I have a ticket open for this case (00674402) and I'm taking this to the forums, because, first of all, I feel information about the bug needs to come out, so that people can work around it and avoid data loss in a restore scenario.
To trigger this bug you have to:
1. Perform an Instant VM Recovery of your virtual machine. When configuring the Instant VM Recovery job, enable redirection of disk updates to the datastore you're planning on migrating the production VM to.
2. Power on the VM. At this point, the machine will be "live" and accepting user data. The machine will also not be covered by any backup, unless you take steps to ensure that it will.
3. At an appropriate time, perform a "Migrate to production" on the VM. Choose the same datastore as in step 1. (Actually, I'm not sure if the two datastores need to be the same, in my tests, I have not tested to use two different production datastores). Ensure that VMware Storage VMotion is used (not Quick MIgration). There is a check box at the end called "Delete source VM files upon successful quick migration (does not apply to vMotion)". Set this checkbox however, you like, it makes no difference.
4. Kiss your production data goodbye. Any data that has been written between steps 2 and steps 3, which could potentially be several hours or even days waiting for an appropriate service window - gone. You'll of course still have your original backup that you spun up the Instant VM Recovery from, but anything after that, irretrievable. What happens is that Veeam triggers a VMotion of the machine. For some reason, perhaps because the redo logs are already on the destination datastore, it decides that the Storage VMotion is done after only a few seconds, even though the data is still on the vPower NFS datastore. At this point, Veeam decides to DELETE your instant recovery VM because the Instant Recovery job is "done". That is most definitely not the desired behaviour for anyone in any scenario.
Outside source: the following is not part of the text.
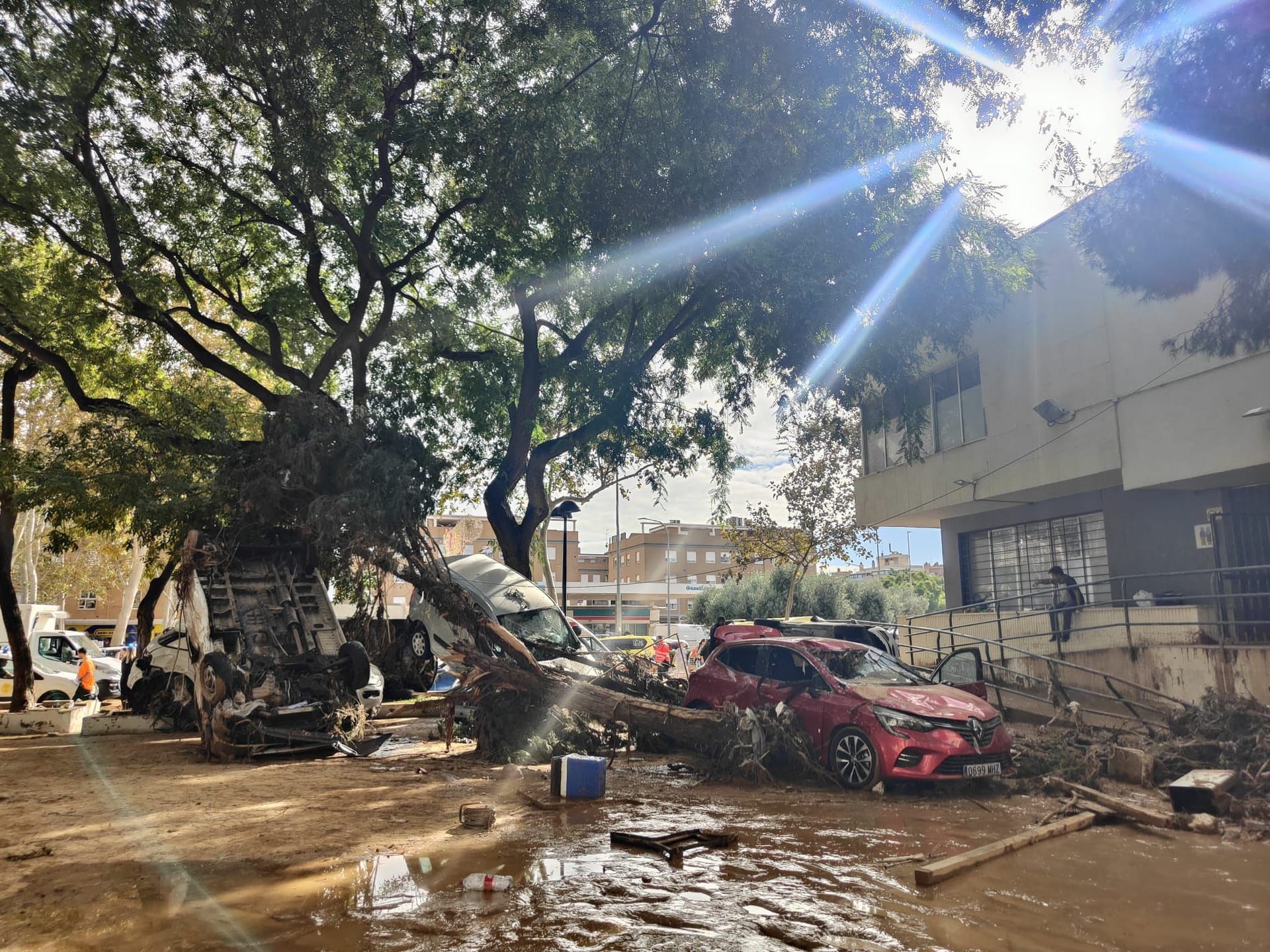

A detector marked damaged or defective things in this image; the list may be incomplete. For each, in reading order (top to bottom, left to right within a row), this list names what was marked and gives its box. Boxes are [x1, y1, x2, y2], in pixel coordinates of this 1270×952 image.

overturned truck [180, 534, 381, 756]
damaged red car [683, 640, 1011, 788]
Right now, I'm a bit wary to offer workarounds, I suggest that anybody planning on using this feature tests it out in their environment, and makes sure anybody in their organization who might do an Instant VM Restore knows about this bug, until such time that Veeam releases a patch for this. Some possible workarounds (again, I take no responsibility for these, you will have to test this yourself to see if it works in your environment):
1. Don't use Instant VM Recovery, instead do a regular VM restore.
2. If you have to use Instant VM Recovery, do not redirect virtual disk updates.
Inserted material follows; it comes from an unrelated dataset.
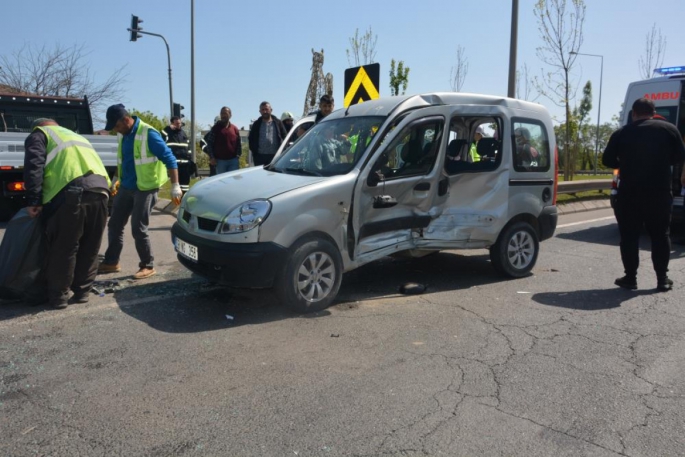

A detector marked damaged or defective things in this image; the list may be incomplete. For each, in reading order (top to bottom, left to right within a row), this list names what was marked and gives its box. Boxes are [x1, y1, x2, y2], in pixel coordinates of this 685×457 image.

3. If you have to redirect virtual disk updates - try using a different datastore for your migration destination and your disk updates. (UNTESTED)
4. If you have to put your virtual disk updates on the same datastore you plan on migrating to, use Veeam Quick Migration rather than Storage vMotion.
If your VMware installation doesn't have a license for Storage vMotion, you will not be bitten by this bug, because it only happens when using Storage vMotion.
Now, for me, I didn't experience any real data loss, because I happened to find this bug when I was demoing the software to a colleague who was preparing some documentation for VM recovery prodecures in our organization, so all I lost was some test data. But it might as well have been real data loss.
Still, I'm disappointed that Veeam Support has not been taking this bug seriously. The last response I got from Veeam is this:
As we discussed with engineers it is not actually a bug from Veeam side, it is more by design behavior. Because all steps from Veeam were done correctly according to the settings set for the jobs. We thing about warning message to notify user about consequences of these steps. In the next patches of Veeam we are gonna to add this notification.
In other words: Veeam will eat your data. By design.
Is it just me having too high expectations, or does anyone else find this kind of stance about this kind of bug... strange? Makes me wonder what other "design behaviours" are lurking below...